Yeah, yeah, trust me, I know it's hard. I'm a consummate popper - no, really, it borders on some kind of obsession for me. I know how difficult it is to keep your fingers from scratching or picking at a massive pustule on your face; hell, I have trouble not popping OTHER people's pimples. I'll see some kid at Target with massive, pulsating pustules on the bridge of his nose and it takes every ounce of my self control not to lunge across the room and start lancing the hell out of his face.
But really - the only thing you should extract from your skin are blackheads, and even then, it should be done with utmost care, clean hands, and no fingernails. Bullying your skin will only cause further damage to the skin's matrix, and that won't help cure acne in the long run.
Don't be ashamed to ask for medical help.
I didn't want to go to a dermatologist at first, because I was afraid that I would immediately be given an oral antibiotic that would be extremely harsh on my stomach (the most commonly-prescribed antibiotics just about eat a hole through my stomach lining). Frankly, I also feared having to admit that, at the age of 25, I was having trouble with acne. It seemed like such a teenager-ish problem. Having large and obvious acne was awful in and of itself, but for some reason, asking a doctor to help me fix it made me feel like I had failed to do an adequate job of taking care of myself. In addition, I felt like spending good money on seeing a doctor for someone as superficial as acne was irresponsible, especially since my insurance at the time didn't cover such non-essential visits.
The office visit and prescribed medication cost me just over $300. And it was worth EVERY BLOODY PENNY. If only I had spent that money on the dermatologist up front, I would have saved myself another thousand dollars in pricey skincare expenditures. The topical antibiotic foam that my doctor prescribed helped to control the cystic breakouts, and the prescried gel (called Metrogel, don't ask me why) obliterated the bumps covering the sides of my face. As a very last resort, I eliminated several non-essential medications one by one, and finally discovered the culprit f my cystic acne - birth control pills. I haven't taken hormonal birth control in six years, and the cystic acne problem has almost completely vanished. Hormones are a very well-known culprit in teenage acne breakouts, but for some reason, it didn't occur to me that all the extra estrogen might be contributing to my zits.

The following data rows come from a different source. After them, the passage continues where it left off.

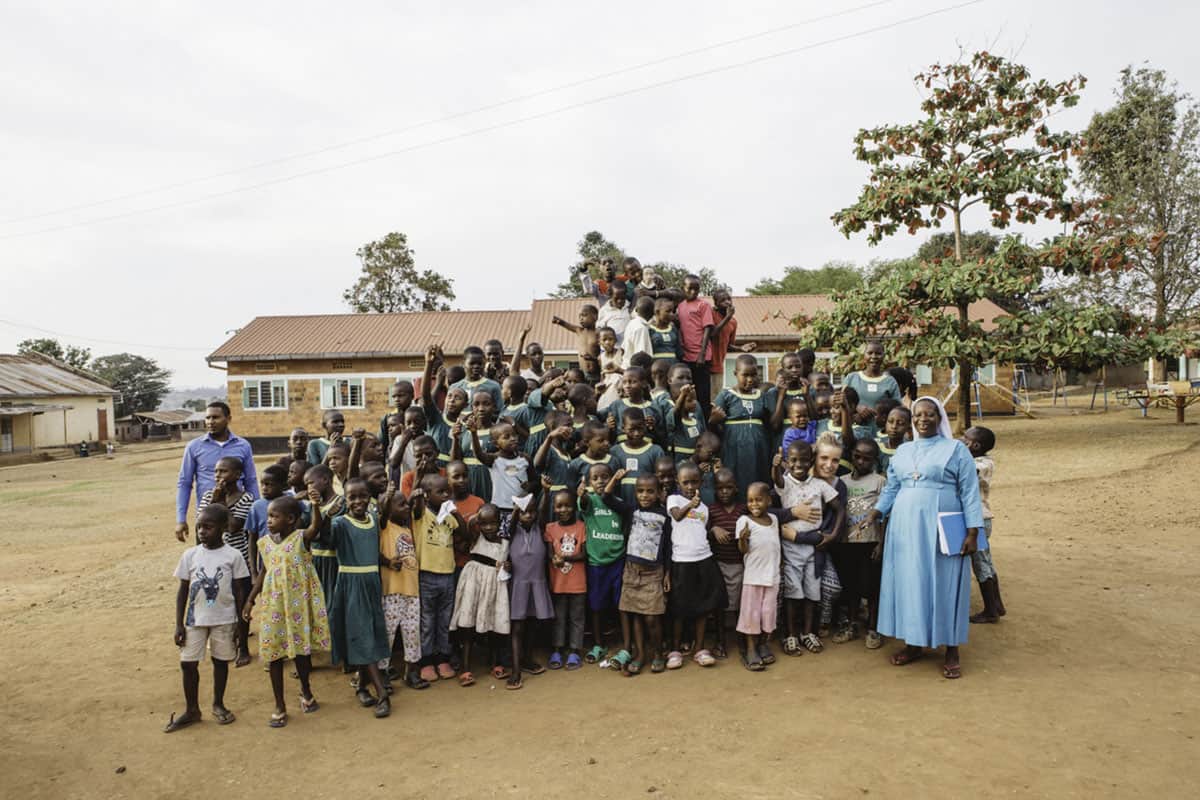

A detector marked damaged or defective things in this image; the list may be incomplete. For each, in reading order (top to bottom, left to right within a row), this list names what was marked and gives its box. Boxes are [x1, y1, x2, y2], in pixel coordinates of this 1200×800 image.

rusty corrugated roof [208, 297, 1012, 362]
rusty corrugated roof [0, 352, 118, 398]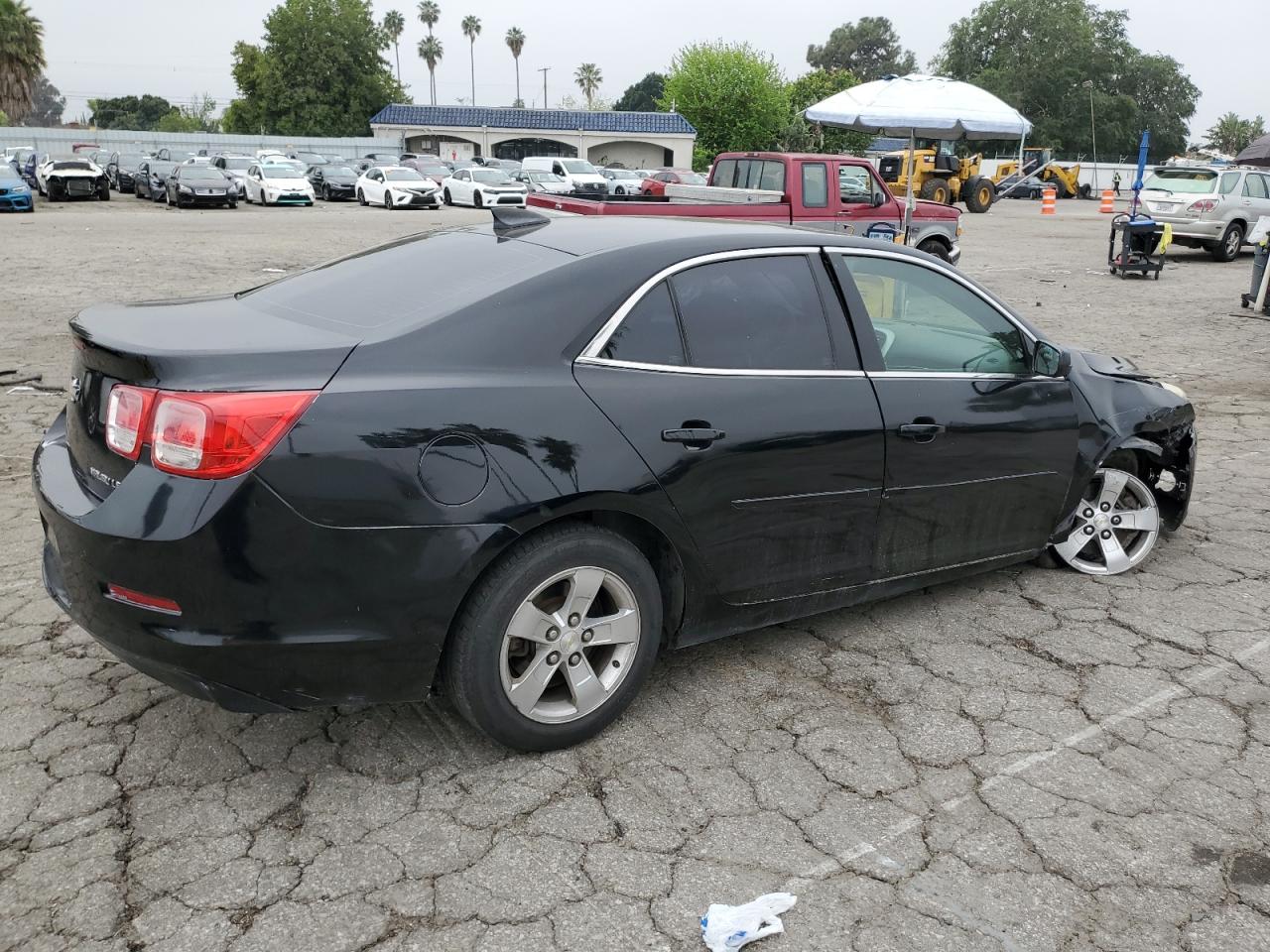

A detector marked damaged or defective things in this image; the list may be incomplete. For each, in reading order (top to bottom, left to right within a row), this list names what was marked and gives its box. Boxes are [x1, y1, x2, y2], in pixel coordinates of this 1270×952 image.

damaged black sedan [35, 214, 1194, 751]
cracked asphalt pavement [2, 197, 1270, 949]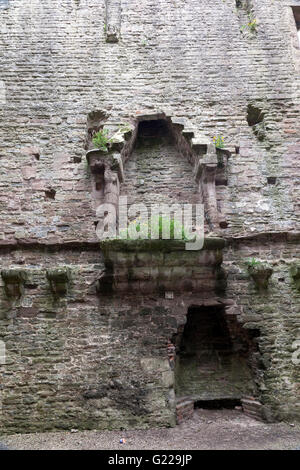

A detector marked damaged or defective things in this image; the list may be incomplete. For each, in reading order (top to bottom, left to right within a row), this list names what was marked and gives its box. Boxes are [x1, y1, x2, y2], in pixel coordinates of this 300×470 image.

vertical crack in wall [104, 0, 120, 43]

If you can afford to see a specialist about your acne, see one. If you nip this problem in the bud now, you can avoid years of problems down the road. If you don't see an improvement in your acne after a couple of months of medicating, ask your doctor to try something else. Be persistent in your requests, and don't let insecurities about the vanity of it all stop you. Having acne doesn't make you a failure, or dirty, or speak volumes about your personality. It's just a problem with your dermis, and there's no shame in that.